SELECTED PASSAGE:
--- --- ---

MIT and Stanford present a 3-D chip that integrates CPU and RAM
Stanford University and MIT joined forces to develop the first 3-D chip that integrates RAM into a CPU chip built with carbon nanotubes. This technology can be used to overcome bottlenecks in communication between logic circuits and memory blocks.
The 3-D chip is detailed in a paper published in the well-known journal Nature. MIT/Stanford claim that the 3-D chip fundamentally changes the way transistors are fabricated. Present day transistors are made of silicon, but the new ones proposed by MIT/Stanford are made of graphene nanotubes. These make up the logic layer (CNFET layer) inside the 3-D chip. The other layer consists of a new kind of memory called "resistive random-access memory" (RRAM), which works by altering the resistance of a solid dielectric material. According to H.-S. Phillip Wong, co-author of the research, "RRAM can be denser, faster, and more energy-efficient compared to DRAM."
The logic and memory layers are alternating, and in-between each of these layers there are "ultradense" wires that act as communication lanes. Even though the carbon nanotube chip designed by MIT/Stanford is very slow compared to current multi-core CPUs, project lead Max Shulaker claims that more complex designs are just a matter of time. Still, the 3-D chip integrates "over 1 million RRAM cells and 2 million carbon nanotube field-effect transistors, making the most complex nanoelectronic system ever made with emerging nanotechnologies.”

--- --- ---

(Saved entries)
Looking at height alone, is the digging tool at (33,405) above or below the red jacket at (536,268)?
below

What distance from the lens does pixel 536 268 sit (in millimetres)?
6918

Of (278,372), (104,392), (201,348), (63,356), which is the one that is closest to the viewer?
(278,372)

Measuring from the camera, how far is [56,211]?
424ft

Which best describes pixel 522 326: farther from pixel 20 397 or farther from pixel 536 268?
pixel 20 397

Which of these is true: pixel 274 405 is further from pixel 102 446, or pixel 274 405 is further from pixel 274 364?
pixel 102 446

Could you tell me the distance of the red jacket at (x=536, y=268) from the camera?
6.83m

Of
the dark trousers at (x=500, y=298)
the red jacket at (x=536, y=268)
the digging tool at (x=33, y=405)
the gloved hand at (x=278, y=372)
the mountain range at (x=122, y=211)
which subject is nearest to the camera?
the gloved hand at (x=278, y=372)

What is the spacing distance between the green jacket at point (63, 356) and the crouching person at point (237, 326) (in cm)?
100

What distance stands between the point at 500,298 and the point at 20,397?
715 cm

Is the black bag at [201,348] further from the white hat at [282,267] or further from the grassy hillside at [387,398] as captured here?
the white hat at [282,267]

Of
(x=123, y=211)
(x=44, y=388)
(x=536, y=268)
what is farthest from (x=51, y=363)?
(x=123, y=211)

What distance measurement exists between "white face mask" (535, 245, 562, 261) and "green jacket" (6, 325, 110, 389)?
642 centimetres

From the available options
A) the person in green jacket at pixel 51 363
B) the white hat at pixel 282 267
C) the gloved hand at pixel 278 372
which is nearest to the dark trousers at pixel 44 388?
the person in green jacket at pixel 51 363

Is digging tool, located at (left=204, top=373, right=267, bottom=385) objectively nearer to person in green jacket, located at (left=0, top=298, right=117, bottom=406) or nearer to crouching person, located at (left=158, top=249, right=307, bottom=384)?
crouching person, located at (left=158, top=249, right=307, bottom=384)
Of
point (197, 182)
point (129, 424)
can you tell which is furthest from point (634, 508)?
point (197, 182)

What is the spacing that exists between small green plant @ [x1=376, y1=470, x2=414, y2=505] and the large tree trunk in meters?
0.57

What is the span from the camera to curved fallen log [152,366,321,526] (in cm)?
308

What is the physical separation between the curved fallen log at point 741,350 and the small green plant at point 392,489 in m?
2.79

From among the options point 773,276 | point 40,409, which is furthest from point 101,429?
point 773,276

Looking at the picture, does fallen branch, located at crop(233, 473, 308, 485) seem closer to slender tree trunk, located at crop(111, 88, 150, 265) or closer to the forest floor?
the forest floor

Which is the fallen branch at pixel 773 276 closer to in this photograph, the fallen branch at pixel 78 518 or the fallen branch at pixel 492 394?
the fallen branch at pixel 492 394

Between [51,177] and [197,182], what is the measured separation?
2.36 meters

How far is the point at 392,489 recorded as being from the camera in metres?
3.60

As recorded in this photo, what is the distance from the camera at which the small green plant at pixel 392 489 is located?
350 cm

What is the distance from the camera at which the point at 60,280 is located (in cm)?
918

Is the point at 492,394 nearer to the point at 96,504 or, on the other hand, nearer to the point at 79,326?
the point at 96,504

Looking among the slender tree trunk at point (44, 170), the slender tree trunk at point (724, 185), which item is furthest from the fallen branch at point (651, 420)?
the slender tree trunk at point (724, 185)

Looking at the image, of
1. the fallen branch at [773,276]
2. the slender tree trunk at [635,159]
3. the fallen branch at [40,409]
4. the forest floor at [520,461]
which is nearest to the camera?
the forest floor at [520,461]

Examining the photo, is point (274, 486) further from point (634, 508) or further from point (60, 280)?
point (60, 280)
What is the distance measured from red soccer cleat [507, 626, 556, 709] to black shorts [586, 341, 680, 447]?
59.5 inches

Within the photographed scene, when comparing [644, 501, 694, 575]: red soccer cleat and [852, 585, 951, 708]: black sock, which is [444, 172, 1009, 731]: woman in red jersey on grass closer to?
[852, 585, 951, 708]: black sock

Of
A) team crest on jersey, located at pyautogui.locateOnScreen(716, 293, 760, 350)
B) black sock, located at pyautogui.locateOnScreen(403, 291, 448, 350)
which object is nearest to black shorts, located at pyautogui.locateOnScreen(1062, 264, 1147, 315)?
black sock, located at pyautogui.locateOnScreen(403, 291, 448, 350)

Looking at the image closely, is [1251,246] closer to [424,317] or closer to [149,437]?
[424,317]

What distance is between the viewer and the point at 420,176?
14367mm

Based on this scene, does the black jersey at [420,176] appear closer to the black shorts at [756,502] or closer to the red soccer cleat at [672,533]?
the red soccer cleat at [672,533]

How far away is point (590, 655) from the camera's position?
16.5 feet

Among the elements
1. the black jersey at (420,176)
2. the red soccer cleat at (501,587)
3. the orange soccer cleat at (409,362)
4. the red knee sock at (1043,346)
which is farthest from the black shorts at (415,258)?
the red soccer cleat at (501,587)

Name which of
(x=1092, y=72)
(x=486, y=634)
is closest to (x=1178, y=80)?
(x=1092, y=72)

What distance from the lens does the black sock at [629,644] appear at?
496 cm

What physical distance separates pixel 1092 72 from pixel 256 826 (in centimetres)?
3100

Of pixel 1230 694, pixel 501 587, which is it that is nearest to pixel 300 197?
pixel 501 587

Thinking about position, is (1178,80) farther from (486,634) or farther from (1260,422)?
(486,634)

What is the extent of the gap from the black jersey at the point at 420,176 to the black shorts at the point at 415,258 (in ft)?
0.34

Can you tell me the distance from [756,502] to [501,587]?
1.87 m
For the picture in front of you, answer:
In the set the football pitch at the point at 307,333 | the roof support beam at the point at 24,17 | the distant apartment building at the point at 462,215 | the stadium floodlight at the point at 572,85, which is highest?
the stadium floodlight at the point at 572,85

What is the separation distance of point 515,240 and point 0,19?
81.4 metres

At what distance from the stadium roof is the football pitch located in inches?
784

--- --- ---

PROBLEM: In the article on the MIT and Stanford 3-D chip, what material are the transistors in the chip's logic layer made of?

REPLY: They are made of graphene nanotubes.